Checking the Status of a Microservice

Each microservice runs as a separate systemd unit instance ([application]@[microservice]).

• To check the current status of a microservice instance:

sudo systemctl status [application]@[microservice]

This command shows whether the service is running, stopped, or failed, along with recent log entries.

Starting and Stopping the application server

To start the application server use systemd’s start command.

sudo systemctl start [application].target

To stop a running application server, you can use:

sudo systemctl stop [application].target

Keep in mind that starting an application server only affects the current session and does not configure it to start automatically at boot.

Enabling and Disabling the application server

To start the application server automatically at boot, you must enable it.

To start the application server at boot:

sudo systemctl enable [application].target

To disable the application service from starting automatically:

sudo systemctl disable [application].target

Keep in mind that enabling an application server does not start it in the current session.

Filesystem Layout

The application conforms to the Linux Filesystem Hierarchy Standard (FHS). Executables, data, runtime state, and configuration are separated cleanly:

• /srv/fulljs/[instance]/ – contains the deployed application
• /run/fulljs/[instance]/** – runtime files (e.g., sockets, PID files)
• /var/lib/fulljs/[instance]/** – persistent state data (e.g., storage files)
• /etc/fulljs/** – configuration files (if any)

Plugin-based architecture – Extend and customize backend functionality through a modular plugin system

Description: The plugin-based architecture allows the backend server to be extended and customized by dynamically enabling modular plugins. Each plugin encapsulates a specific functionality, such as HTTP handling, authentication, permission management, system integration, or debugging tools. This design decouples core server logic from optional features, making it easier to maintain, test, and evolve the system.

How it works:

1. Core Server Class: The main server class provides the infrastructure for running the application and managing plugins. For example, Server in the code acts as the base class.
2. Plugin Registration: Plugins are registered via a static method, e.g., enablePlugin(pluginClass, options). This allows the server to load specific functionality only when needed.
3. Static Initialization: A static block in the server class runs once when the class is defined. It is used to register all required plugins at startup.
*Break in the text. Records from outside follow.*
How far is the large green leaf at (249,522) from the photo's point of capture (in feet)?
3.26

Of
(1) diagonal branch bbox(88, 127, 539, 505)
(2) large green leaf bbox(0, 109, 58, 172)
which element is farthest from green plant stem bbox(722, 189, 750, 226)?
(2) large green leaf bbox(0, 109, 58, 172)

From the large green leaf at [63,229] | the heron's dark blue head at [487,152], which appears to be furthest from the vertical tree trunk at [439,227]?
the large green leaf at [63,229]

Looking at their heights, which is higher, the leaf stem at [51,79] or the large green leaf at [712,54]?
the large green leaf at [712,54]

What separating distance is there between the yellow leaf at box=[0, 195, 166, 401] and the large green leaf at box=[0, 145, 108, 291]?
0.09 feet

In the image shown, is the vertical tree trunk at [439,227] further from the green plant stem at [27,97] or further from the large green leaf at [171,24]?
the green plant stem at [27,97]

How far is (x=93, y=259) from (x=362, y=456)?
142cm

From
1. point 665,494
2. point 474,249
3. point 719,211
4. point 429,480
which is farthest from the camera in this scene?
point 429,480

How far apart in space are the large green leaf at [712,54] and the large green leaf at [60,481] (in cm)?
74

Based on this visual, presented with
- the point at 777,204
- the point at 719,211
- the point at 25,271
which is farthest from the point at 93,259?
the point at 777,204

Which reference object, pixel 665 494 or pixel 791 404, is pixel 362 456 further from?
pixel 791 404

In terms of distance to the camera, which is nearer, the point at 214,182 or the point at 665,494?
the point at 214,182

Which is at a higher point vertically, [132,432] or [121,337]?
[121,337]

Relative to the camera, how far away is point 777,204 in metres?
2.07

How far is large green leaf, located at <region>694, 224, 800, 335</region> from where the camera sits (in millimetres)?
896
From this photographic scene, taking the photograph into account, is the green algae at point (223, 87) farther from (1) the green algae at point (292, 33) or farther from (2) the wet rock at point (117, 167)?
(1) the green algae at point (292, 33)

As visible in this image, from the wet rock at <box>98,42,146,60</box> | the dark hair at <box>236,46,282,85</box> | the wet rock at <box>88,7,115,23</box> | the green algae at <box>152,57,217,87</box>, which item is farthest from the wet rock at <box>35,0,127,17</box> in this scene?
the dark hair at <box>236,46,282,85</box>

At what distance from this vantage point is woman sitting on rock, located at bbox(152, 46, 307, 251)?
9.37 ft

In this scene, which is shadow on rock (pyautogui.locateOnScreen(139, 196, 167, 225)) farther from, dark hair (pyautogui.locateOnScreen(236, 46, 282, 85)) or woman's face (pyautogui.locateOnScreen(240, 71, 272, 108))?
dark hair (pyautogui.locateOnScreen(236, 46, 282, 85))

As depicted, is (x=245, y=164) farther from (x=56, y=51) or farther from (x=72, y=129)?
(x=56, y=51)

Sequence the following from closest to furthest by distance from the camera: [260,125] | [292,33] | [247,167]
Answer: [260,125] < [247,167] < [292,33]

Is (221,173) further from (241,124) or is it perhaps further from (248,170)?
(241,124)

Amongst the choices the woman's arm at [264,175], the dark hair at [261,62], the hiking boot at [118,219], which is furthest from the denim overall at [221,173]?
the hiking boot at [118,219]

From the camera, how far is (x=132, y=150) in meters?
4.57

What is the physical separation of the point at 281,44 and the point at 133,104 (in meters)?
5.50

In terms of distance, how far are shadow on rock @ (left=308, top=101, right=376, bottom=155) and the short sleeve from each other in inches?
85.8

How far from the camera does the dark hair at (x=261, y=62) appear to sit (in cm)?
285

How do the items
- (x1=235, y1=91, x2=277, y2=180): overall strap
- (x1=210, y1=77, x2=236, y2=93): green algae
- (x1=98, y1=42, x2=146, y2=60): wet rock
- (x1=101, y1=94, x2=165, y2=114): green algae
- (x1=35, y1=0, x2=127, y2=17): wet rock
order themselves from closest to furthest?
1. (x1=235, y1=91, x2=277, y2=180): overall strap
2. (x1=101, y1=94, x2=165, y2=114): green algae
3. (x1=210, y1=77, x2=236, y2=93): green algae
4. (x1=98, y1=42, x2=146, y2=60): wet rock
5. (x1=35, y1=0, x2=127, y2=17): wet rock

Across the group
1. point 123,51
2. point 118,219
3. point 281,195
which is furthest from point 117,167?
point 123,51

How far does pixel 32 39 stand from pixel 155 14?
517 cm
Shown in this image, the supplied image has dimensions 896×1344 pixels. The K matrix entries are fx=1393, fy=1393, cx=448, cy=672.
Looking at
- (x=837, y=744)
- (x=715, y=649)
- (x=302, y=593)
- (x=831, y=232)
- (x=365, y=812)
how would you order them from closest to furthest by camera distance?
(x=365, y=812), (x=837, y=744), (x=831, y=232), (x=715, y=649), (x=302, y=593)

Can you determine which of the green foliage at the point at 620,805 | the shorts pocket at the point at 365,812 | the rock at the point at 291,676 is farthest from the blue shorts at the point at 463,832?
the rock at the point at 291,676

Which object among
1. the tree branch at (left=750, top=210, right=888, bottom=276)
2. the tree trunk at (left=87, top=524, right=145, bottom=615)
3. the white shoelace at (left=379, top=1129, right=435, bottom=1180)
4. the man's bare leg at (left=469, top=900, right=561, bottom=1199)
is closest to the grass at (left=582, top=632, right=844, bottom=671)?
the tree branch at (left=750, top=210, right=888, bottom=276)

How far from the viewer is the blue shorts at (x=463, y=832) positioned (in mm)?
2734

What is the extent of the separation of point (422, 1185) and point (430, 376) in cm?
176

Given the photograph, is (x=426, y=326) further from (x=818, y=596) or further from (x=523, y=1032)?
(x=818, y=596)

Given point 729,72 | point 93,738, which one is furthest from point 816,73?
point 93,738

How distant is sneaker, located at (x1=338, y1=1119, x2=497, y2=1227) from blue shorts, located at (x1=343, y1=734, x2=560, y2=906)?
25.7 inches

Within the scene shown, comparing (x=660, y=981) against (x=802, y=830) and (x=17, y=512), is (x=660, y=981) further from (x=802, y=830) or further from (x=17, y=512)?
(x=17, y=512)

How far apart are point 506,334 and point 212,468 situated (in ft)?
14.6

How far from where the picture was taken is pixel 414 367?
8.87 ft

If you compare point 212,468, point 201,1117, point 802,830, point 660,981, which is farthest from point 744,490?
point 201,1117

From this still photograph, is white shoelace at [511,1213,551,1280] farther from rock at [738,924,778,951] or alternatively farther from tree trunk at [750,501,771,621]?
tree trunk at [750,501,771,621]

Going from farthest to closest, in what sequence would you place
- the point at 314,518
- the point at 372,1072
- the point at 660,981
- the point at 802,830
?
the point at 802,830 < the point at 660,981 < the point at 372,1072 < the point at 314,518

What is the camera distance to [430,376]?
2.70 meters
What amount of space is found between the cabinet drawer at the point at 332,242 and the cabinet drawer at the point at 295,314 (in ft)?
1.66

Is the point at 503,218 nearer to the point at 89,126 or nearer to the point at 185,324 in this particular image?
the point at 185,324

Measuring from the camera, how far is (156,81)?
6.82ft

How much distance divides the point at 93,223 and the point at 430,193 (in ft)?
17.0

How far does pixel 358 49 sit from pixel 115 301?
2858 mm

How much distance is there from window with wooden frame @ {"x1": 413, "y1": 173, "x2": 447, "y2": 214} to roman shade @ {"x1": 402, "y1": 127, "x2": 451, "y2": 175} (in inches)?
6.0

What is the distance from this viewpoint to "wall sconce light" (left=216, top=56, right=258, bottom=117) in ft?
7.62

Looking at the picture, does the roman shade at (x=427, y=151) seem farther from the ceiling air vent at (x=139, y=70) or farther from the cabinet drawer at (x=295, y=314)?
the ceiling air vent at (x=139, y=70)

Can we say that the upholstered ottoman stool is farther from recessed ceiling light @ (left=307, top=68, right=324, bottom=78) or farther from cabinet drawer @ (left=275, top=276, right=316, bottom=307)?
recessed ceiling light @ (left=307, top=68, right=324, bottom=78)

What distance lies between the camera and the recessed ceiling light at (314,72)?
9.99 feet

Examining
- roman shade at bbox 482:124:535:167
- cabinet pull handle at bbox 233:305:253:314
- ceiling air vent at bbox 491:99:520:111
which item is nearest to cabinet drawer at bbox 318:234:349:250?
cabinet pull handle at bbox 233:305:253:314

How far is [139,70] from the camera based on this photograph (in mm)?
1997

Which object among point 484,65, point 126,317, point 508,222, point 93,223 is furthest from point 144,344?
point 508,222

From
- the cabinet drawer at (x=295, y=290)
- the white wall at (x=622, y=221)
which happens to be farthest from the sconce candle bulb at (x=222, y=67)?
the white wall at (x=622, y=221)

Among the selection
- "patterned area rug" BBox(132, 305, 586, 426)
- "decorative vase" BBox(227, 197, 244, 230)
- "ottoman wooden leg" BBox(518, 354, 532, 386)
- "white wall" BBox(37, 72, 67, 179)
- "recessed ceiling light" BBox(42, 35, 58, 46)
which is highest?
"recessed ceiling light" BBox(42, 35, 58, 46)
This ensures that the server is fully configured before any instances are created.

import {Server}                 from "appserver";
import {AppServerPlugin}        from "appserver";
import {SystemdPlugin}          from "appserver";
import {HttpPlugin}             from "appserver";
import {AuthPlugin}             from "appserver";
import {PermPlugin}             from "appserver";
import {DebugConsolePlugin}     from "appserver";

new (class MyServer extends Server {

    static {
        this.enablePlugin(SystemdPlugin);
        this.enablePlugin(HttpPlugin, {port: 8080, endpoint: /^(?!.*\.jss$).*/, slot: "http_slot00"});
        this.enablePlugin(AppServerPlugin);
        this.enablePlugin(AuthPlugin);
        this.enablePlugin(PermPlugin);
        this.enablePlugin(DebugConsolePlugin);
    }

    constructor(...args) {
        super(...args);
    }

})();

1. Plugin Isolation and Modularity: Each plugin is a self-contained module, responsible for a particular aspect of server functionality. The server core interacts with plugins through a defined interface, enabling safe modularity and easy swapping or upgrading of features.
2. Extensibility: Developers can create new plugins without modifying the core server code. By simply calling enablePlugin(NewPlugin) in the static block, the new functionality is integrated seamlessly.

Benefits:

• Modular Design: Features can be added or removed without touching the core logic.
• Reusability: Plugins can be shared between different projects or server instances.
• Scalability: Additional functionality can be loaded dynamically as the application grows.
• Maintainability: Bugs or updates in one plugin do not affect other parts of the system.